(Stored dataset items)
- - -
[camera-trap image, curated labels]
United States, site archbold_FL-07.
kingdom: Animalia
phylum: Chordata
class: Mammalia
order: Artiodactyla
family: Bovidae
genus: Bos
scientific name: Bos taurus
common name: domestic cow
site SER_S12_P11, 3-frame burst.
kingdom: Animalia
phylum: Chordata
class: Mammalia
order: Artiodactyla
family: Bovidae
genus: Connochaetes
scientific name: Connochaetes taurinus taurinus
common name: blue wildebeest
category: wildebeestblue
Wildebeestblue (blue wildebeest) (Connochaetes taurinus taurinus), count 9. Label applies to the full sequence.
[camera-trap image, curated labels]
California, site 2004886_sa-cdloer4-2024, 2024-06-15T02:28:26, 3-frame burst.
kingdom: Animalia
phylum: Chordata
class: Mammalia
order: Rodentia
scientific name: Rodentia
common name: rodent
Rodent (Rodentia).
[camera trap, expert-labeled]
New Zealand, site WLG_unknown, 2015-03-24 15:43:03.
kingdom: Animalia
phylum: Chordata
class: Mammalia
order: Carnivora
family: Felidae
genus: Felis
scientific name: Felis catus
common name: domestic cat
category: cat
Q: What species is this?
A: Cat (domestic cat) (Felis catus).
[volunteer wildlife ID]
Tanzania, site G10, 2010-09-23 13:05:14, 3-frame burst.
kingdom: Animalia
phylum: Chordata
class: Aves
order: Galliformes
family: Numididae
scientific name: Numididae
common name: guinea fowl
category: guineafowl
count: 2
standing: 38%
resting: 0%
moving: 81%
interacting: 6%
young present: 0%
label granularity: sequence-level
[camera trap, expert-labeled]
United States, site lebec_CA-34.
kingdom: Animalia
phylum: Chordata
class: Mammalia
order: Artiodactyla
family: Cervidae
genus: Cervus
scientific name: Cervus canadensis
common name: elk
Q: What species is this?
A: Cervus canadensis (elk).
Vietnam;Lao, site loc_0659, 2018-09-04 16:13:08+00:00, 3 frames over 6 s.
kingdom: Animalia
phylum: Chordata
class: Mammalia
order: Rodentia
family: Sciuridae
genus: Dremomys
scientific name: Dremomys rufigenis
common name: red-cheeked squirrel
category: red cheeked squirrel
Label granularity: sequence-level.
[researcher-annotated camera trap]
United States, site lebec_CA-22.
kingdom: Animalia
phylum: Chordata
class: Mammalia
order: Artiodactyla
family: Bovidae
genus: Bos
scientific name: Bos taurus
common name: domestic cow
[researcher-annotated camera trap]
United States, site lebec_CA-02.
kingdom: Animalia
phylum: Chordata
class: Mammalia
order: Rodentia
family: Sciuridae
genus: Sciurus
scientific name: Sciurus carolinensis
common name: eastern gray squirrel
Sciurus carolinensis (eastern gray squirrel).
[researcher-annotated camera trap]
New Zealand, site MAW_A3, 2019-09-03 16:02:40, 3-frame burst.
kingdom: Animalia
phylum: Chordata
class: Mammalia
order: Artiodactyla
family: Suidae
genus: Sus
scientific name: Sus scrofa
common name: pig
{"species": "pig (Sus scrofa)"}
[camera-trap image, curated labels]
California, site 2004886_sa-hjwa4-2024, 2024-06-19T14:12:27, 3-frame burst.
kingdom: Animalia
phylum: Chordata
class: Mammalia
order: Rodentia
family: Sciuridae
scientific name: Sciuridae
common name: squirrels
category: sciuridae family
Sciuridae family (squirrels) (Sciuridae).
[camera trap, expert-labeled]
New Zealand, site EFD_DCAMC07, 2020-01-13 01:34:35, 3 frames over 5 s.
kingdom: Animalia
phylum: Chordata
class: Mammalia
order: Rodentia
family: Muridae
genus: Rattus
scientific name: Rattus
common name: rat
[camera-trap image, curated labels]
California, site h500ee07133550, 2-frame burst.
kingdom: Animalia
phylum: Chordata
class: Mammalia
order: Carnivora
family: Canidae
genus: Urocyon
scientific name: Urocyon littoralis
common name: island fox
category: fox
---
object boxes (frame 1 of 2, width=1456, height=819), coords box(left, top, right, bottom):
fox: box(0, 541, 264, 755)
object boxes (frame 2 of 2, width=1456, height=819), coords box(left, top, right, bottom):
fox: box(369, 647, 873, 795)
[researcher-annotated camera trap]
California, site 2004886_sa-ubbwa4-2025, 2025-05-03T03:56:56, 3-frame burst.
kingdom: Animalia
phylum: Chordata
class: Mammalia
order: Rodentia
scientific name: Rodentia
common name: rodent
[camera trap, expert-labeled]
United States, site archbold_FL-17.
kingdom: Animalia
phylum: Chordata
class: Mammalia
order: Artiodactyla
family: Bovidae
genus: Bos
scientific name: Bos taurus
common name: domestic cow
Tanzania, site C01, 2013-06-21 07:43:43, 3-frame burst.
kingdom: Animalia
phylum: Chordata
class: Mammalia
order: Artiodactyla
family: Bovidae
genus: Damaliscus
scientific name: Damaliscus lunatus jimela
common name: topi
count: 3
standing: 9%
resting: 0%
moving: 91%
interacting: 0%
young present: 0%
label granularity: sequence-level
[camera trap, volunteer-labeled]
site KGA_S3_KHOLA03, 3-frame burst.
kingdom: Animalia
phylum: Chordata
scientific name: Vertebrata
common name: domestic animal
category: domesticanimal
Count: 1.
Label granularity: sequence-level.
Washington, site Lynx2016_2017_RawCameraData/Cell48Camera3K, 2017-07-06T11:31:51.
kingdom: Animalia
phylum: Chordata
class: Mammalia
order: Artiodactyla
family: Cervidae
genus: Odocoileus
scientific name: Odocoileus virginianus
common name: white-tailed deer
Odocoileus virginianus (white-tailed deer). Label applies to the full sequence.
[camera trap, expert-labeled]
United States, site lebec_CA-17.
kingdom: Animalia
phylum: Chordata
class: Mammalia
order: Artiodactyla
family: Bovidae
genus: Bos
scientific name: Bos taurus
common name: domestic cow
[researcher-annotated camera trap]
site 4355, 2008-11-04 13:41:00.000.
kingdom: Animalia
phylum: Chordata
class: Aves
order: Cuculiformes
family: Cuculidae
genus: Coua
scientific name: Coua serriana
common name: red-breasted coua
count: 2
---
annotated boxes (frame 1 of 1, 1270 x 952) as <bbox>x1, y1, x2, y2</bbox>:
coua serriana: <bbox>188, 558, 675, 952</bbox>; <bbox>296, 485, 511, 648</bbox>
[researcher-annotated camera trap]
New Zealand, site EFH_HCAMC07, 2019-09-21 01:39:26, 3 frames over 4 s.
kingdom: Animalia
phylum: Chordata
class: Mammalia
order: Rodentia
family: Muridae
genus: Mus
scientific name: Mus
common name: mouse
- - -
◆ YOUR INSTRUCTIONS
The required answer is the complete data, repeated exactly.

◆ FINAL ANSWER
[camera-trap image, curated labels]
United States, site archbold_FL-07.
kingdom: Animalia
phylum: Chordata
class: Mammalia
order: Artiodactyla
family: Bovidae
genus: Bos
scientific name: Bos taurus
common name: domestic cow
site SER_S12_P11, 3-frame burst.
kingdom: Animalia
phylum: Chordata
class: Mammalia
order: Artiodactyla
family: Bovidae
genus: Connochaetes
scientific name: Connochaetes taurinus taurinus
common name: blue wildebeest
category: wildebeestblue
Wildebeestblue (blue wildebeest) (Connochaetes taurinus taurinus), count 9. Label applies to the full sequence.
[camera-trap image, curated labels]
California, site 2004886_sa-cdloer4-2024, 2024-06-15T02:28:26, 3-frame burst.
kingdom: Animalia
phylum: Chordata
class: Mammalia
order: Rodentia
scientific name: Rodentia
common name: rodent
Rodent (Rodentia).
[camera trap, expert-labeled]
New Zealand, site WLG_unknown, 2015-03-24 15:43:03.
kingdom: Animalia
phylum: Chordata
class: Mammalia
order: Carnivora
family: Felidae
genus: Felis
scientific name: Felis catus
common name: domestic cat
category: cat
Q: What species is this?
A: Cat (domestic cat) (Felis catus).
[volunteer wildlife ID]
Tanzania, site G10, 2010-09-23 13:05:14, 3-frame burst.
kingdom: Animalia
phylum: Chordata
class: Aves
order: Galliformes
family: Numididae
scientific name: Numididae
common name: guinea fowl
category: guineafowl
count: 2
standing: 38%
resting: 0%
moving: 81%
interacting: 6%
young present: 0%
label granularity: sequence-level
[camera trap, expert-labeled]
United States, site lebec_CA-34.
kingdom: Animalia
phylum: Chordata
class: Mammalia
order: Artiodactyla
family: Cervidae
genus: Cervus
scientific name: Cervus canadensis
common name: elk
Q: What species is this?
A: Cervus canadensis (elk).
Vietnam;Lao, site loc_0659, 2018-09-04 16:13:08+00:00, 3 frames over 6 s.
kingdom: Animalia
phylum: Chordata
class: Mammalia
order: Rodentia
family: Sciuridae
genus: Dremomys
scientific name: Dremomys rufigenis
common name: red-cheeked squirrel
category: red cheeked squirrel
Label granularity: sequence-level.
[researcher-annotated camera trap]
United States, site lebec_CA-22.
kingdom: Animalia
phylum: Chordata
class: Mammalia
order: Artiodactyla
family: Bovidae
genus: Bos
scientific name: Bos taurus
common name: domestic cow
[researcher-annotated camera trap]
United States, site lebec_CA-02.
kingdom: Animalia
phylum: Chordata
class: Mammalia
order: Rodentia
family: Sciuridae
genus: Sciurus
scientific name: Sciurus carolinensis
common name: eastern gray squirrel
Sciurus carolinensis (eastern gray squirrel).
[researcher-annotated camera trap]
New Zealand, site MAW_A3, 2019-09-03 16:02:40, 3-frame burst.
kingdom: Animalia
phylum: Chordata
class: Mammalia
order: Artiodactyla
family: Suidae
genus: Sus
scientific name: Sus scrofa
common name: pig
{"species": "pig (Sus scrofa)"}
[camera-trap image, curated labels]
California, site 2004886_sa-hjwa4-2024, 2024-06-19T14:12:27, 3-frame burst.
kingdom: Animalia
phylum: Chordata
class: Mammalia
order: Rodentia
family: Sciuridae
scientific name: Sciuridae
common name: squirrels
category: sciuridae family
Sciuridae family (squirrels) (Sciuridae).
[camera trap, expert-labeled]
New Zealand, site EFD_DCAMC07, 2020-01-13 01:34:35, 3 frames over 5 s.
kingdom: Animalia
phylum: Chordata
class: Mammalia
order: Rodentia
family: Muridae
genus: Rattus
scientific name: Rattus
common name: rat
[camera-trap image, curated labels]
California, site h500ee07133550, 2-frame burst.
kingdom: Animalia
phylum: Chordata
class: Mammalia
order: Carnivora
family: Canidae
genus: Urocyon
scientific name: Urocyon littoralis
common name: island fox
category: fox
---
object boxes (frame 1 of 2, width=1456, height=819), coords box(left, top, right, bottom):
fox: box(0, 541, 264, 755)
object boxes (frame 2 of 2, width=1456, height=819), coords box(left, top, right, bottom):
fox: box(369, 647, 873, 795)
[researcher-annotated camera trap]
California, site 2004886_sa-ubbwa4-2025, 2025-05-03T03:56:56, 3-frame burst.
kingdom: Animalia
phylum: Chordata
class: Mammalia
order: Rodentia
scientific name: Rodentia
common name: rodent
[camera trap, expert-labeled]
United States, site archbold_FL-17.
kingdom: Animalia
phylum: Chordata
class: Mammalia
order: Artiodactyla
family: Bovidae
genus: Bos
scientific name: Bos taurus
common name: domestic cow
Tanzania, site C01, 2013-06-21 07:43:43, 3-frame burst.
kingdom: Animalia
phylum: Chordata
class: Mammalia
order: Artiodactyla
family: Bovidae
genus: Damaliscus
scientific name: Damaliscus lunatus jimela
common name: topi
count: 3
standing: 9%
resting: 0%
moving: 91%
interacting: 0%
young present: 0%
label granularity: sequence-level
[camera trap, volunteer-labeled]
site KGA_S3_KHOLA03, 3-frame burst.
kingdom: Animalia
phylum: Chordata
scientific name: Vertebrata
common name: domestic animal
category: domesticanimal
Count: 1.
Label granularity: sequence-level.
Washington, site Lynx2016_2017_RawCameraData/Cell48Camera3K, 2017-07-06T11:31:51.
kingdom: Animalia
phylum: Chordata
class: Mammalia
order: Artiodactyla
family: Cervidae
genus: Odocoileus
scientific name: Odocoileus virginianus
common name: white-tailed deer
Odocoileus virginianus (white-tailed deer). Label applies to the full sequence.
[camera trap, expert-labeled]
United States, site lebec_CA-17.
kingdom: Animalia
phylum: Chordata
class: Mammalia
order: Artiodactyla
family: Bovidae
genus: Bos
scientific name: Bos taurus
common name: domestic cow
[researcher-annotated camera trap]
site 4355, 2008-11-04 13:41:00.000.
kingdom: Animalia
phylum: Chordata
class: Aves
order: Cuculiformes
family: Cuculidae
genus: Coua
scientific name: Coua serriana
common name: red-breasted coua
count: 2
---
annotated boxes (frame 1 of 1, 1270 x 952) as <bbox>x1, y1, x2, y2</bbox>:
coua serriana: <bbox>188, 558, 675, 952</bbox>; <bbox>296, 485, 511, 648</bbox>
[researcher-annotated camera trap]
New Zealand, site EFH_HCAMC07, 2019-09-21 01:39:26, 3 frames over 4 s.
kingdom: Animalia
phylum: Chordata
class: Mammalia
order: Rodentia
family: Muridae
genus: Mus
scientific name: Mus
common name: mouse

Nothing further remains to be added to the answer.